# TASK INSTRUCTIONS
Output each entry that follows exactly. Images stay out.

# SUPPLIED MATERIAL
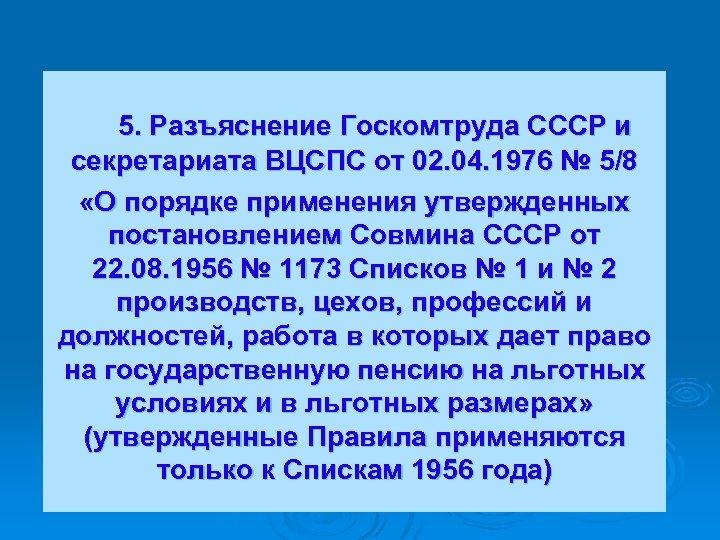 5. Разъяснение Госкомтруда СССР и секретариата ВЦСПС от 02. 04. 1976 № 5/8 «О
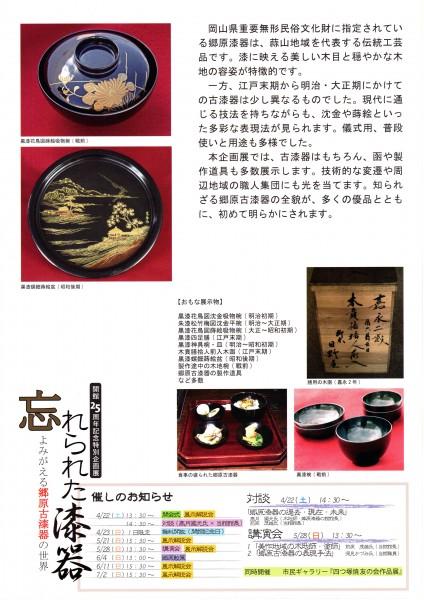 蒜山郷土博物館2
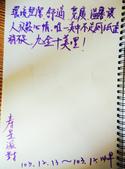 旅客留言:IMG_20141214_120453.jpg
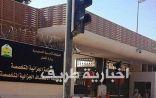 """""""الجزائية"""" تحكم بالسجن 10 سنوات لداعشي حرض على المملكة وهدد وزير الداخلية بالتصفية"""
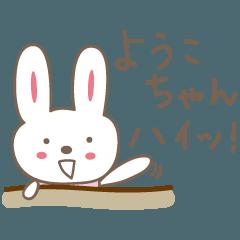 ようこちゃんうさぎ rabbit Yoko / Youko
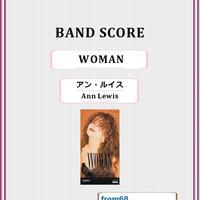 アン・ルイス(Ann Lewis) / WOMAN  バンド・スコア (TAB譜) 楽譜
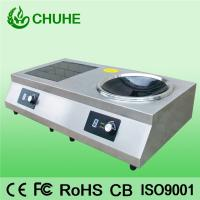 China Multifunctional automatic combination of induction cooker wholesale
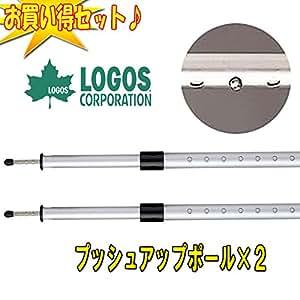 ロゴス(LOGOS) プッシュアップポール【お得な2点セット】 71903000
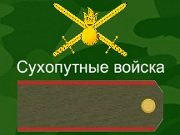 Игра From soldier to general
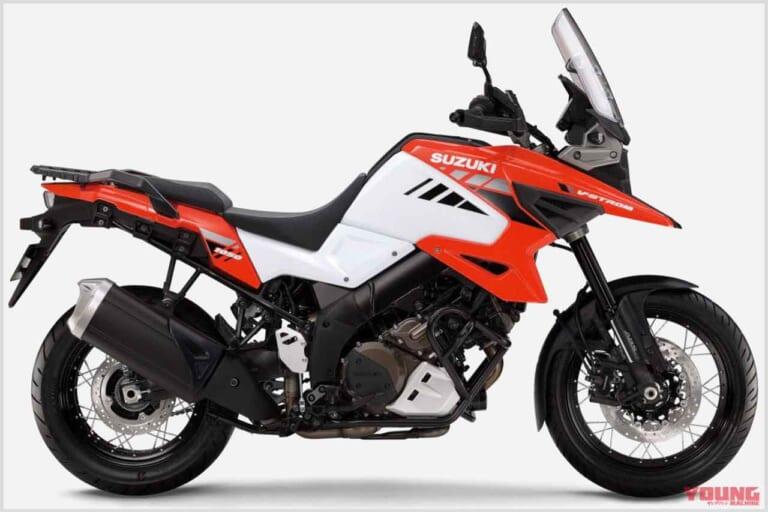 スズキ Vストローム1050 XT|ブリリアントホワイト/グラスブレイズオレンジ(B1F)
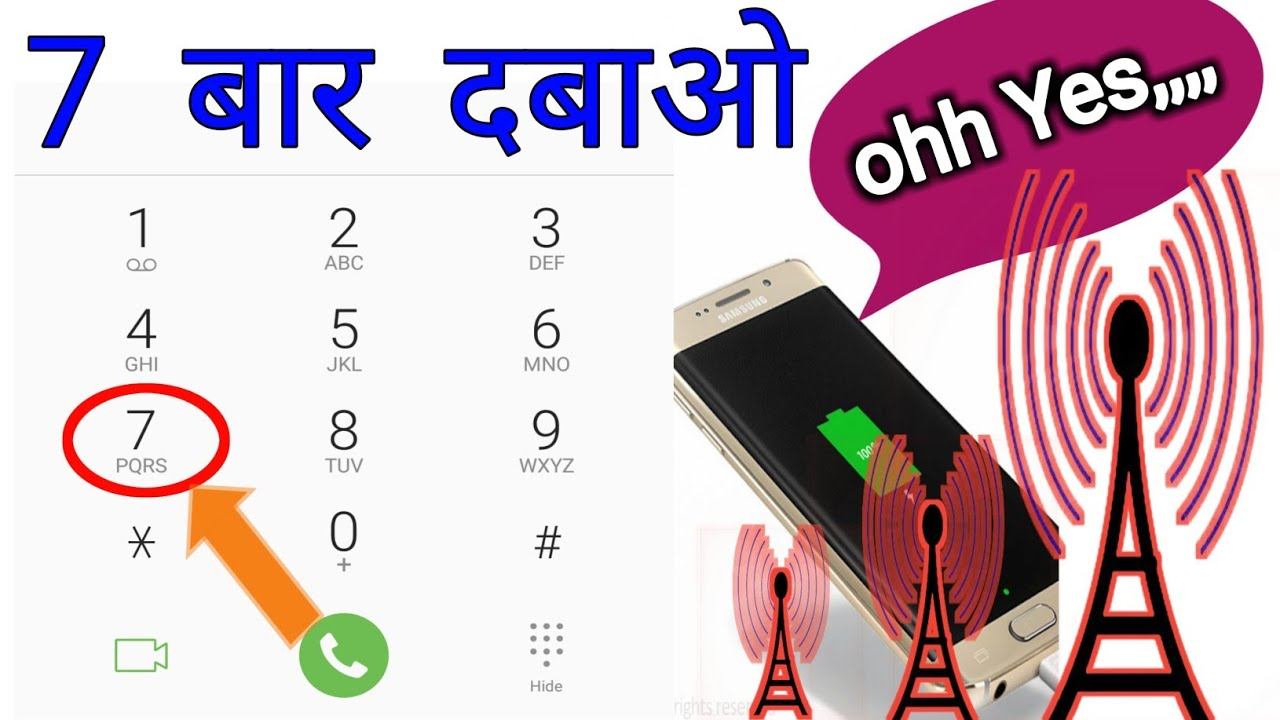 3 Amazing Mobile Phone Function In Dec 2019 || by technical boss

# RESULT OF THE TASK
 5. Разъяснение Госкомтруда СССР и секретариата ВЦСПС от 02. 04. 1976 № 5/8 «О
 蒜山郷土博物館2
 旅客留言:IMG_20141214_120453.jpg
 """""""الجزائية"""" تحكم بالسجن 10 سنوات لداعشي حرض على المملكة وهدد وزير الداخلية بالتصفية"""
 ようこちゃんうさぎ rabbit Yoko / Youko
 アン・ルイス(Ann Lewis) / WOMAN  バンド・スコア (TAB譜) 楽譜
 China Multifunctional automatic combination of induction cooker wholesale
 ロゴス(LOGOS) プッシュアップポール【お得な2点セット】 71903000
 Игра From soldier to general
 スズキ Vストローム1050 XT|ブリリアントホワイト/グラスブレイズオレンジ(B1F)
 3 Amazing Mobile Phone Function In Dec 2019 || by technical boss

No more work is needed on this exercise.